Instructions to follow - When you repeat the entries below, keep each word exactly as it is and drop the pictures.

Information shown -
----------------
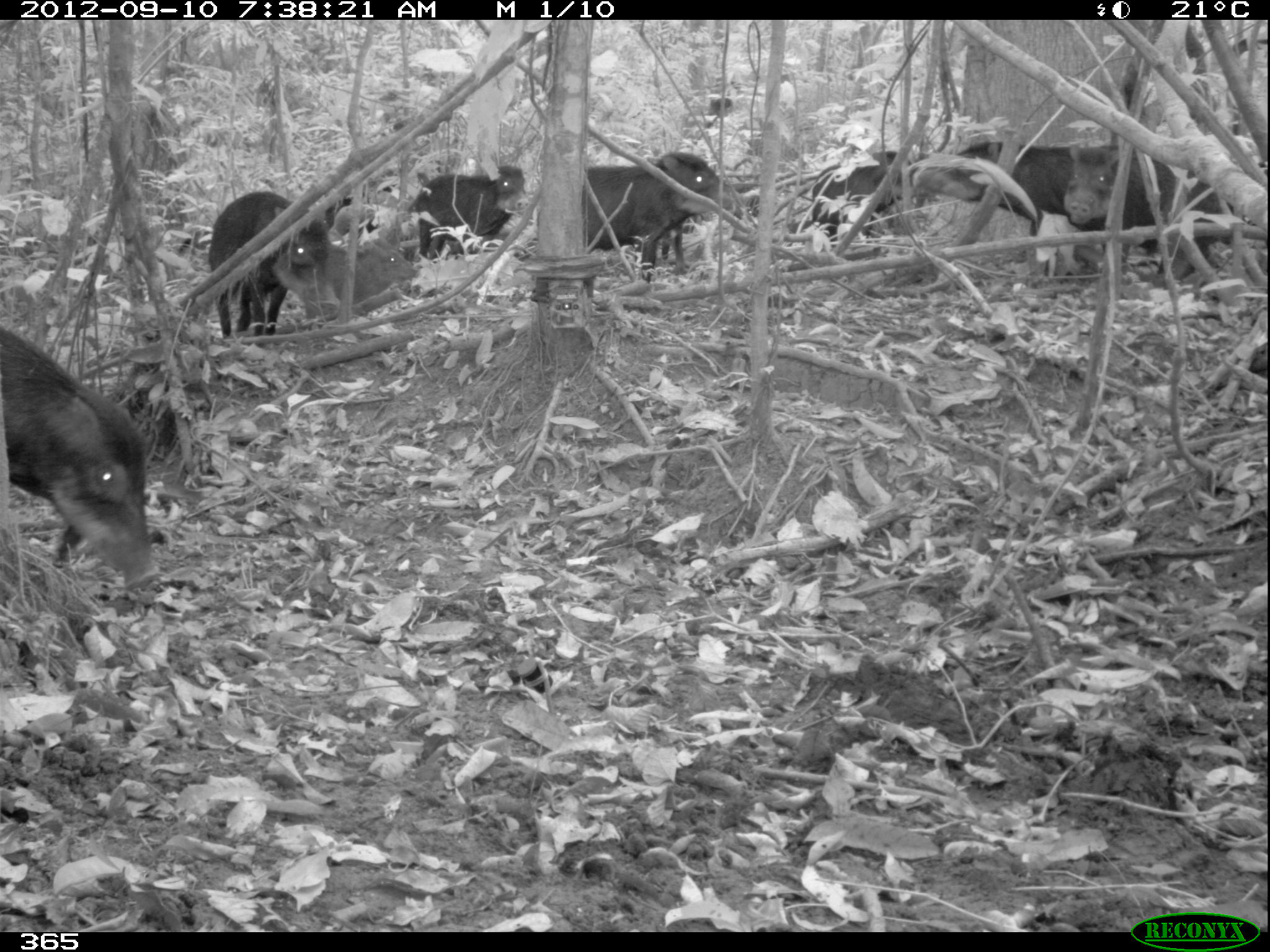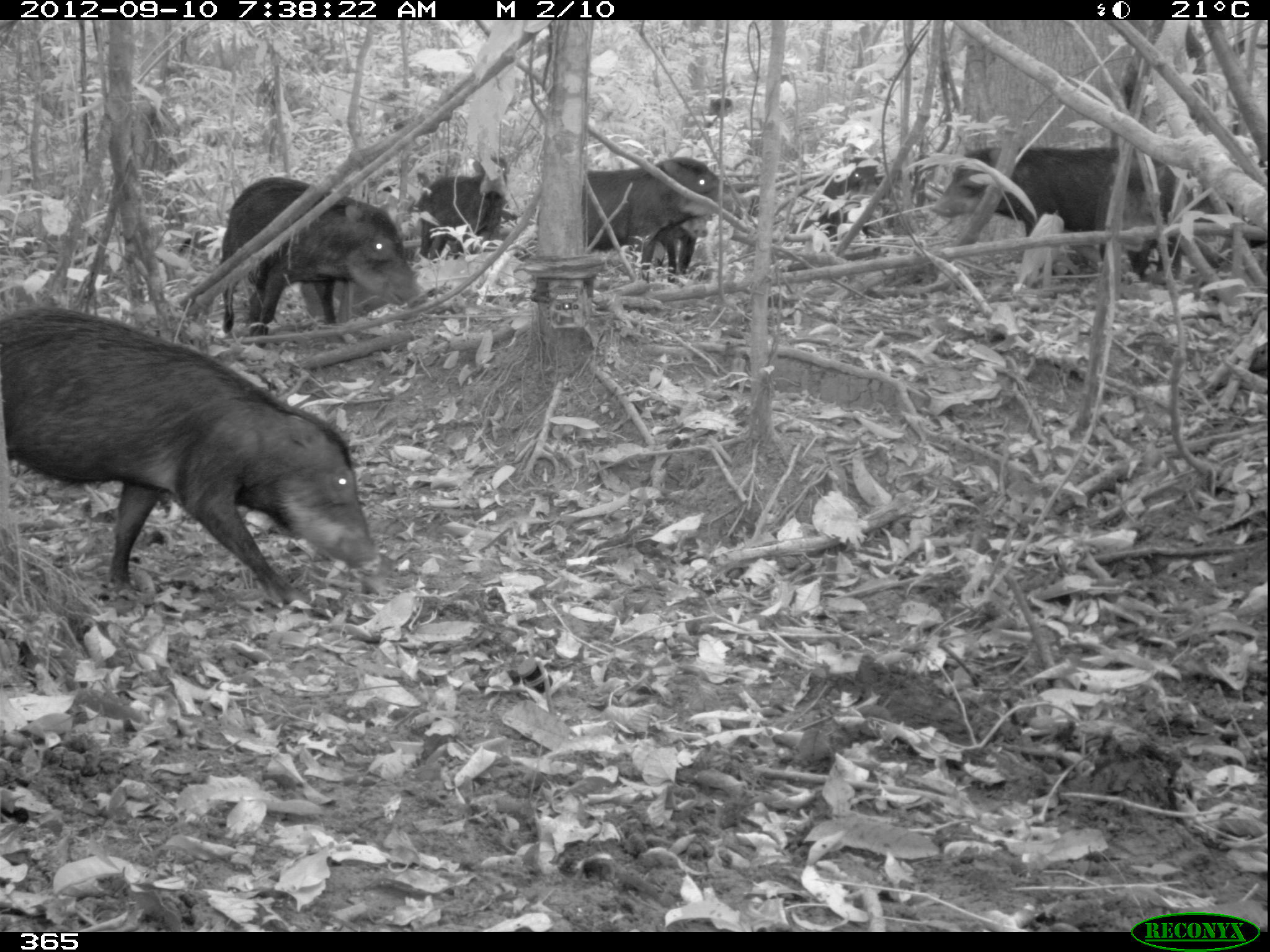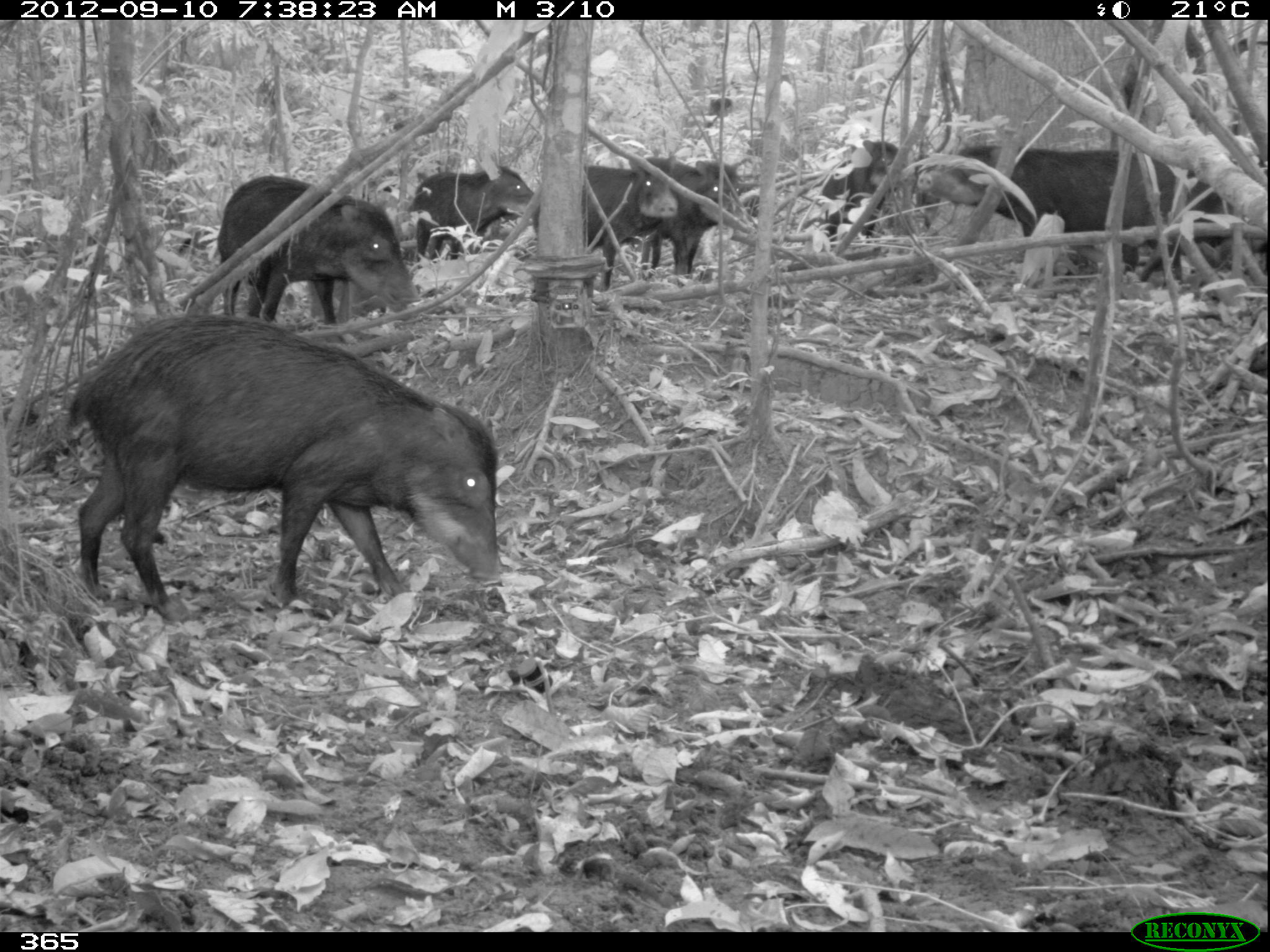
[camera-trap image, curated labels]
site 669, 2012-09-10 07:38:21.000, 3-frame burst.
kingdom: Animalia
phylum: Chordata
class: Mammalia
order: Artiodactyla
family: Tayassuidae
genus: Tayassu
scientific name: Tayassu pecari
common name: white-lipped peccary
----------------
Result of this exercise -
[camera-trap image, curated labels]
site 669, 2012-09-10 07:38:21.000, 3-frame burst.
kingdom: Animalia
phylum: Chordata
class: Mammalia
order: Artiodactyla
family: Tayassuidae
genus: Tayassu
scientific name: Tayassu pecari
common name: white-lipped peccary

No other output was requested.